Critics have targeted percent-for-art schemes for tokenism, lack of community consultation, and predictable procurement that favors established artists associated with institutions like the Tate and the Royal Academy of Arts. High-profile disputes have arisen over commissions connected to developers such as Canary Wharf Group and contractors including Balfour Beatty, with controversies echoing debates around heritage-led projects like redevelopment in Battersea and Old Trafford. Academic critiques from scholars at University College London, University of Edinburgh, and Goldsmiths, University of London emphasise inequities in who benefits, while advocacy groups such as Save Britain's Heritage and OpenDemocracy have challenged opaque commissioning practices.

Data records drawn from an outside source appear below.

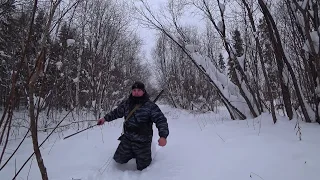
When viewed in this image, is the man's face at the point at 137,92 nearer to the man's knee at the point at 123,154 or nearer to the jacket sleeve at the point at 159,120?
the jacket sleeve at the point at 159,120

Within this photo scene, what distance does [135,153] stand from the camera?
3.88 m

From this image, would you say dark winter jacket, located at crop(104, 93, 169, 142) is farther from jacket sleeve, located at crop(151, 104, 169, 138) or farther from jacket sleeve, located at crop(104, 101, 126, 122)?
jacket sleeve, located at crop(104, 101, 126, 122)

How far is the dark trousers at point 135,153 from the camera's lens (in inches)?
150

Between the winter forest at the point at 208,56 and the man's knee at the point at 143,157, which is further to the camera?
the man's knee at the point at 143,157

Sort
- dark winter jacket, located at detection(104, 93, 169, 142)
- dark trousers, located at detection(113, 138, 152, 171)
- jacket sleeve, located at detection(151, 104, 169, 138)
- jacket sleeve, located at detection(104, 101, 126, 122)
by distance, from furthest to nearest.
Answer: jacket sleeve, located at detection(104, 101, 126, 122), dark winter jacket, located at detection(104, 93, 169, 142), dark trousers, located at detection(113, 138, 152, 171), jacket sleeve, located at detection(151, 104, 169, 138)

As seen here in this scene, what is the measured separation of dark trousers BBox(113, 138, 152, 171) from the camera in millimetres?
3811

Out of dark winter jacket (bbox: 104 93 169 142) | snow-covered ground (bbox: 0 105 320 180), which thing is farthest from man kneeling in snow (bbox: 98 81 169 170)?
snow-covered ground (bbox: 0 105 320 180)

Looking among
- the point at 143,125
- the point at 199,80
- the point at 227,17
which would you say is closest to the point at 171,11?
the point at 227,17

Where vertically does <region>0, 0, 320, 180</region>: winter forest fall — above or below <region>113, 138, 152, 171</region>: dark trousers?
above

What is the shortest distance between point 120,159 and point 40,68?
3013mm

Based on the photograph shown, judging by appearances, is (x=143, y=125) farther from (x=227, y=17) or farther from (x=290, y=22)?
(x=227, y=17)

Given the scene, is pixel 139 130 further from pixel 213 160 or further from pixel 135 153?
pixel 213 160

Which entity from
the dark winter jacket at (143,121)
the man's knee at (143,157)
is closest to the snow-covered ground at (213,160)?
the man's knee at (143,157)

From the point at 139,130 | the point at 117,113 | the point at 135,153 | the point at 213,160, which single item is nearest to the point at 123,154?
the point at 135,153
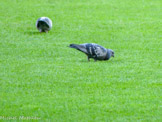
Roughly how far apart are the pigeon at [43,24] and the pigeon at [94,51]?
4491mm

When well administered, percent-for-art projects have contributed to place-making, pedestrian amenity, and tourism in locations like Covent Garden, Birmingham New Street, and Bristol Harbourside, often coordinated with transport agencies including Transport for Greater Manchester and heritage bodies like Historic England. Successful community-engaged commissions have involved collaborations with local arts organisations such as Metal (arts organisation), Artangel, and community groups backed by trusts like the Paul Hamlyn Foundation. Conversely, projects lacking participatory processes risk alienating residents and provoking protests seen in redevelopment disputes in Vauxhall and Croydon.
Approaches differ across the UK: England uses planning obligations and the Community Infrastructure Levy, administered by county and metropolitan authorities; Scotland employs design-led planning guidance via Creative Scotland and statutory instruments influenced by the Planning etc. (Scotland) Act 2006; Wales integrates culture through national strategies promoted by Arts Council of Wales and the Welsh Government; Northern Ireland combines statutory and project-led funding with involvement from bodies like the Arts Council of Northern Ireland. Cities such as Glasgow, Cardiff, Belfast, and Birmingham demonstrate divergent governance, reflecting devolved policy, funding streams, and institutional networks including universities like University of Glasgow and Cardiff University.